(Spatial reasoning records)
○ ○ ○
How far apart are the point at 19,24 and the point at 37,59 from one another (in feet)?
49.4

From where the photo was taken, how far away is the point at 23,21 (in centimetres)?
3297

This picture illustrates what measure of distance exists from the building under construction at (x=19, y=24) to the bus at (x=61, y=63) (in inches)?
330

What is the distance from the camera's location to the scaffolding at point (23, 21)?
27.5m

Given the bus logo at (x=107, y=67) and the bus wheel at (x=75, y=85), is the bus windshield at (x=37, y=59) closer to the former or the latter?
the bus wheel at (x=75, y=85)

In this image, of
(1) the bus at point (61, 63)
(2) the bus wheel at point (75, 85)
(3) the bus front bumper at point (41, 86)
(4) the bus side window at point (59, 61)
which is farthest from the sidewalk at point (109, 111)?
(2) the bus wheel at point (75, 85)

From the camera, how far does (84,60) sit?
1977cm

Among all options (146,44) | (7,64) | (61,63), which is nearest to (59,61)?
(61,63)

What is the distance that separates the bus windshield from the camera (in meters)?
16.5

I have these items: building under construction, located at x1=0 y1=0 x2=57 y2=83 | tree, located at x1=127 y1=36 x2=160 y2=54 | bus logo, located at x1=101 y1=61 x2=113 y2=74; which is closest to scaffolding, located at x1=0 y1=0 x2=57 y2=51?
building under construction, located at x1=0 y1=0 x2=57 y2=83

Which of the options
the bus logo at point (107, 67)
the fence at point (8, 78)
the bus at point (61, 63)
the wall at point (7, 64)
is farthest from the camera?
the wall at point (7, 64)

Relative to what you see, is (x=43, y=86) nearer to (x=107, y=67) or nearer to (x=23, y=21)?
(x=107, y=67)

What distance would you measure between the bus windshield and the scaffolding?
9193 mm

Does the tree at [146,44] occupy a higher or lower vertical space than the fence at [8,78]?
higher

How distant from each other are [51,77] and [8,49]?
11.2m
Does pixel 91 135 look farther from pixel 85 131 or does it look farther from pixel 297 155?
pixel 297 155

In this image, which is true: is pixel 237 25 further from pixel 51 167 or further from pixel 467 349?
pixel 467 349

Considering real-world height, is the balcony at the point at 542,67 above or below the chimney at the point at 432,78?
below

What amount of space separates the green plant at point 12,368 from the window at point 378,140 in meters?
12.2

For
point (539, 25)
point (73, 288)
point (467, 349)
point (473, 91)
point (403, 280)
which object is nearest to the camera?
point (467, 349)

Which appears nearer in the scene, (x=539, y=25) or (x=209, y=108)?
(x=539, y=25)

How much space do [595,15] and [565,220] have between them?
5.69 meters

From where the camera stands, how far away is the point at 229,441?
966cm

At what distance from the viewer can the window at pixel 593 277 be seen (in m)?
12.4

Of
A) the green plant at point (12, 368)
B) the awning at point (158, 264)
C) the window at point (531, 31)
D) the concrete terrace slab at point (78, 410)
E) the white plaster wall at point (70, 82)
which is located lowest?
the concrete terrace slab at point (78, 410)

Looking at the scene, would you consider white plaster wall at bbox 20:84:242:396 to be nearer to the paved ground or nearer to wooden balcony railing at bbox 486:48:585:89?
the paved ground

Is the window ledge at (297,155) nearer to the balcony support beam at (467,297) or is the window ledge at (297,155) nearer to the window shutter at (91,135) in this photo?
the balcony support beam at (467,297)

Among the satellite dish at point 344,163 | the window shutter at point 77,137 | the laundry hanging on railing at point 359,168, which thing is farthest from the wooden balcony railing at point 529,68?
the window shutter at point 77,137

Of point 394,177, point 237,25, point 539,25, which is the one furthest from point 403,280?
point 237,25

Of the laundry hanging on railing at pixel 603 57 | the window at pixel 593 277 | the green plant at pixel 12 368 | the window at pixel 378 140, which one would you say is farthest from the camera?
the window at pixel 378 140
○ ○ ○
- [Problem requirements]: Repeat all the records. Match each line exactly.

- [Response to this task]:
How far apart are the point at 19,24 and the point at 37,59 from one another (in feet)?
49.4

From where the photo was taken, how far away is the point at 23,21 (in centimetres)?
3297

This picture illustrates what measure of distance exists from the building under construction at (x=19, y=24) to the bus at (x=61, y=63) (in inches)?
330

What is the distance from the camera's location to the scaffolding at point (23, 21)?
27.5m

Given the bus logo at (x=107, y=67) and the bus wheel at (x=75, y=85), is the bus windshield at (x=37, y=59) closer to the former or the latter?
the bus wheel at (x=75, y=85)

In this image, of
(1) the bus at point (61, 63)
(2) the bus wheel at point (75, 85)
(3) the bus front bumper at point (41, 86)
(4) the bus side window at point (59, 61)
which is farthest from the sidewalk at point (109, 111)?
(2) the bus wheel at point (75, 85)

From the camera, how far does (84,60) sit?
1977cm

Among all options (146,44) | (7,64) | (61,63), which is nearest to (59,61)?
(61,63)

What is the distance that separates the bus windshield from the camera (in meters)?
16.5

I have these items: building under construction, located at x1=0 y1=0 x2=57 y2=83 | tree, located at x1=127 y1=36 x2=160 y2=54 | bus logo, located at x1=101 y1=61 x2=113 y2=74; which is closest to scaffolding, located at x1=0 y1=0 x2=57 y2=51?
building under construction, located at x1=0 y1=0 x2=57 y2=83

Which of the options
the bus logo at point (107, 67)
the fence at point (8, 78)
the bus at point (61, 63)
the wall at point (7, 64)
is farthest from the camera?
the wall at point (7, 64)

Relative to what you see, is (x=43, y=86) nearer to (x=107, y=67) or nearer to (x=23, y=21)?
(x=107, y=67)

What distance would you measure between the bus windshield and the scaffolding?
9193 mm

Does the tree at [146,44] occupy a higher or lower vertical space than the fence at [8,78]?
higher

How distant from each other are [51,77] and [8,49]?
11.2m
Does pixel 91 135 look farther from pixel 85 131 or does it look farther from pixel 297 155?
pixel 297 155

In this image, which is true: is pixel 237 25 further from pixel 51 167 or further from pixel 467 349?
pixel 467 349

Considering real-world height, is the balcony at the point at 542,67 above or below the chimney at the point at 432,78?
below

What amount of space separates the green plant at point 12,368 from the window at point 378,140 in meters?
12.2

For
point (539, 25)
point (73, 288)
point (467, 349)
point (473, 91)
point (403, 280)
which object is nearest to the camera?
point (467, 349)

Which appears nearer in the scene, (x=539, y=25) or (x=209, y=108)?
(x=539, y=25)

How much space do [595,15] and [565,220] have between them?
5.69 meters

From where the camera stands, how far away is the point at 229,441?
966cm

At what distance from the viewer can the window at pixel 593 277 be seen (in m)?
12.4

Of
A) the green plant at point (12, 368)
B) the awning at point (158, 264)
C) the window at point (531, 31)
D) the concrete terrace slab at point (78, 410)
E) the white plaster wall at point (70, 82)
which is located lowest?
the concrete terrace slab at point (78, 410)

Looking at the scene, would you consider white plaster wall at bbox 20:84:242:396 to be nearer to the paved ground or nearer to wooden balcony railing at bbox 486:48:585:89?
the paved ground

Is the window ledge at (297,155) nearer to the balcony support beam at (467,297) or is the window ledge at (297,155) nearer to the window shutter at (91,135) in this photo?
the balcony support beam at (467,297)

Among the satellite dish at point 344,163 | the window shutter at point 77,137 | the laundry hanging on railing at point 359,168, which thing is farthest from the wooden balcony railing at point 529,68?
the window shutter at point 77,137

Of point 394,177, point 237,25, point 539,25, which is the one furthest from point 403,280?
point 237,25

Of the laundry hanging on railing at pixel 603 57 | the window at pixel 593 277 | the green plant at pixel 12 368 | the window at pixel 378 140, which one would you say is farthest from the camera?
the window at pixel 378 140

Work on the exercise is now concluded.